Coping in an Age of Uncertainty


there have been numerous threads here, i know, about sacd v. dvd-a, upsampling, oversampling, etc. a number of these threads have included discussions of which, if any, new digital format will replace what we now call “redbook” cd’s. i don’t wish to rehash these discussions. rather, i’d like to hear from others how they are coping with the “age of uncertainty” in the realm of digital audio. is it better to “roll the dice” and invest in sacd or dvd a? ignore the contenders for the new and get the best possible out of redbook cd’s? buy with upgradeability firmly in mind? follow another path? i don’t post this query out of mere curiosity. i really haven’t figured out what course i should follow. i’d appreciate your giving me a hand. -kelly
cornfedboy
I'm with Garfish. I have decided to keep my Mark Levinson 37 transport and upgrade the 36 DAC to a Dodson 217 MkIID DAC (there was no comparison between the two DACS and upgrading the M-L 36 to a 360S would have cost a lot). I am not worried about upgrading to SACD or DVDA at this time, and I have much of what I like on about 1000 redbook CDs and many of these will not come out in the new formats in the near future. In the meantime, I have returned to listening to records (which I prefer). One of the real benefits of the format war has been the renewed interest in analog. There is some wonderful analog equipment out there: it is nearly as quiet as CDs and sounds much better.
If you saw the thread on my just arrived Stan Warren modified DVD player, my thinking was to give it at try. I am still breaking it in, but sounds good so far. I do not know if it will best my limited edition Rotel RCD-990, but it should be better than my old Cambridge Audio CD4 Player in my den/home office. I have a television in there as well, and now will have a second place to play DVD movies in that room if that is where it ends up if the Rotel 990 still sounds better. So at the very worst, this Stan Warren machine is a great sounding DVD player. Not much of a gamble for a little money.
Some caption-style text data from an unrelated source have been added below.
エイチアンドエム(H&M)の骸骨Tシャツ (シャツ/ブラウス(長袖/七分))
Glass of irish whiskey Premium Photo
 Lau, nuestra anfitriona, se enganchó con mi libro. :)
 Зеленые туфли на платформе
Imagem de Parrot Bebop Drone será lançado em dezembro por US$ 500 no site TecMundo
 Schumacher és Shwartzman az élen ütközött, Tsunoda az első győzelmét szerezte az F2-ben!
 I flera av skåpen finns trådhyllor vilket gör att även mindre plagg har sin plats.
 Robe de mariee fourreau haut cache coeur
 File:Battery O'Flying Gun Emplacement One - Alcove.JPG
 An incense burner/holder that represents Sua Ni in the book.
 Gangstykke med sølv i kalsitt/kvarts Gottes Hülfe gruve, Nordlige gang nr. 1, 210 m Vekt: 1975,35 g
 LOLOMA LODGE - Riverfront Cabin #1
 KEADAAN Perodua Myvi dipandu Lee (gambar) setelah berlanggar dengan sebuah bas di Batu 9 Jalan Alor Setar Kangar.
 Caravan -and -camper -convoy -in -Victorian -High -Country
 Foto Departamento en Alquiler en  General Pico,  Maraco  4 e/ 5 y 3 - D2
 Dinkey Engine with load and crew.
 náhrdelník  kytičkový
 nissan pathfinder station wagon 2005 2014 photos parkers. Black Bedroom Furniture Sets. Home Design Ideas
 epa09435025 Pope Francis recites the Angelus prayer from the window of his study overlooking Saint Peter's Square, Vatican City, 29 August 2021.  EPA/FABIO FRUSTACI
No new format will succeed if everybody chooses to wait and see what happens. I recommend Art Dudley's editorial in the January/February 2001 Listener, in which he draws a comparison to the electric car. Yes, yes, I know, you don't want to spend your hard-earned money on something without a clear future. But as many here have told us, you can enjoy SACD for a pretty small investment (about what some of us might spend on one or a couple of pairs of interconnects). And you don't have to use it as your main CD playback.
New formats won't succeed until they're in mass market players that sell to the general public. Remember the Macintosh operating system appeared 8 years before Windows, but lost out because Apple would not share it. The same thing happened to Betamax. Sony would not share it, so they ended up competing with the whole world.
I think this whole thread is why the Sony 9000ES is such a compelling product. The only thing it doesn't play is DVD-A (but it will play the 2 channel 24/96 disks which ARE part of the DVD-A spec)& SACD 6 channel (which I bet we will NEVER see). It plays everything else, is inexpensive by high end standards, has high end sound (especially after break-in) and build quality written all over it, plus it's a great DVD player. Damned good value and it's readily available. Why wait?